It’s a fresh monsoon morning. The only sound outside is the rustling of leaves in the heavy wind. Things have really improved for the society. It’s particularly perfect for the girls’ mind. After all, the government had finally given a thought to their safety.
A few months ago, the world was in shambles. Eve-teasing was at its peak, and number of rapes had increased more than ever. Except nobody laid an eye on the sport girls. You know, the ones who were athletes or gymnasts, or footballers for that matter. Slum boys feared them. And the other girls envied them. Owing to their strength of smacking anyone down, they were the only safest gender in the society – Sport Girls.

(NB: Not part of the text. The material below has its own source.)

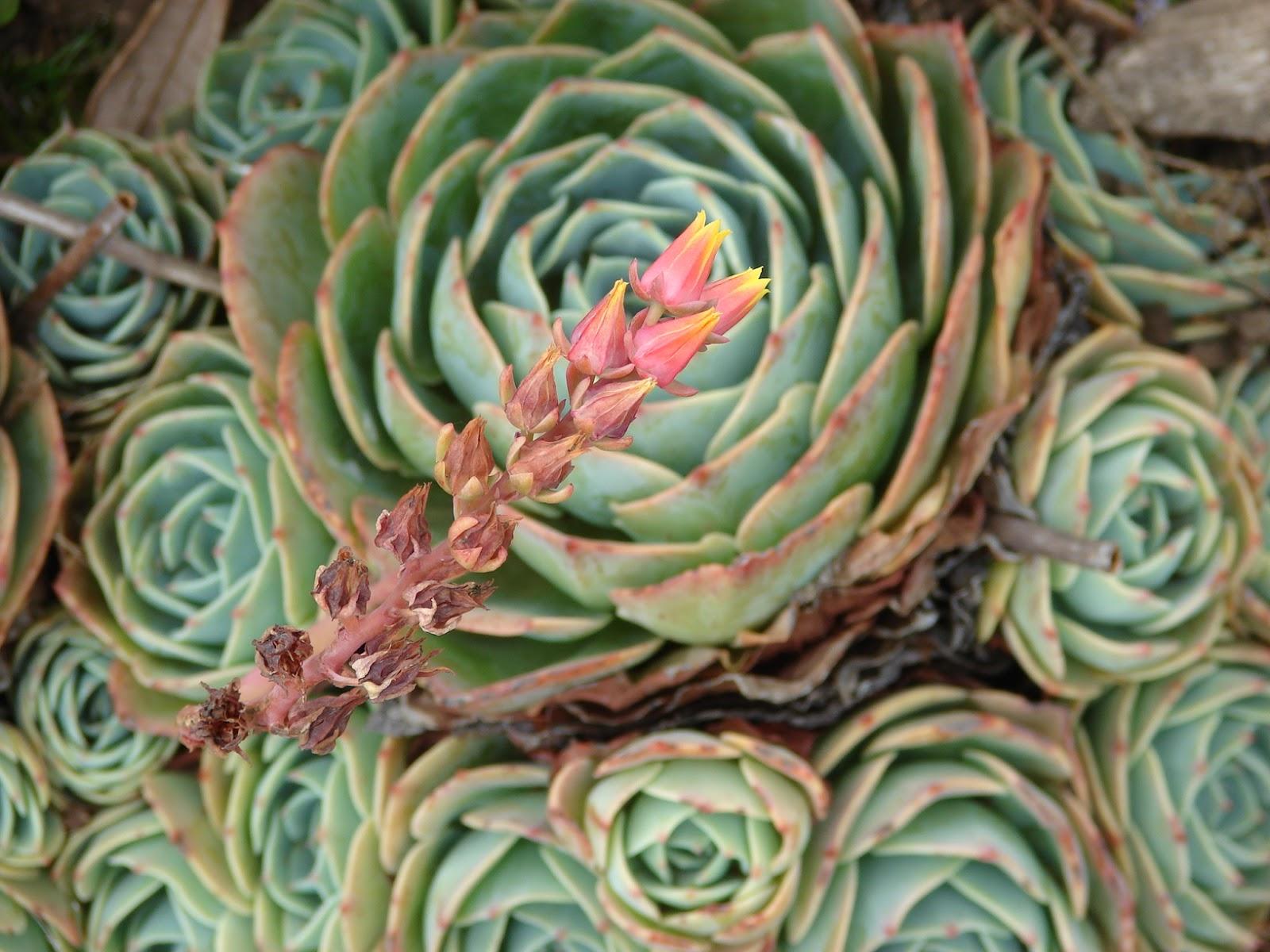 Paisajismo pueblos y jardines marzo 2013 for Plantas exoticas para jardin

So, the government, tired of all the female-abuse complaints, decided to launch a generous law. The law stated:
- All the women, henceforth, will be wearing jerseys and track pants. [not shorts]. (This way men on the corner of the street would never think of messing up with them)
- If a girl is seen wearing any other outfit outside the house, she will be punished as pleased by the police. (God forbid she comes in with another case, she can get in jail for false accusation)
One day, the average woman, in her new law clothes, is coming home from the market. She passes a silent street when she hears whistles and hooting. 3 men. Behind her. All drunk. They tell her she couldn’t possibly be a Sport Girl because she’s fat and old. The woman, with all her summed up courage, kicks each of them in the groin, and runs away swiftly. Thank god, if any, she thinks, that I attend the self-defense workshops. I couldn’t take more forced handling. Of course, there’s enough at home.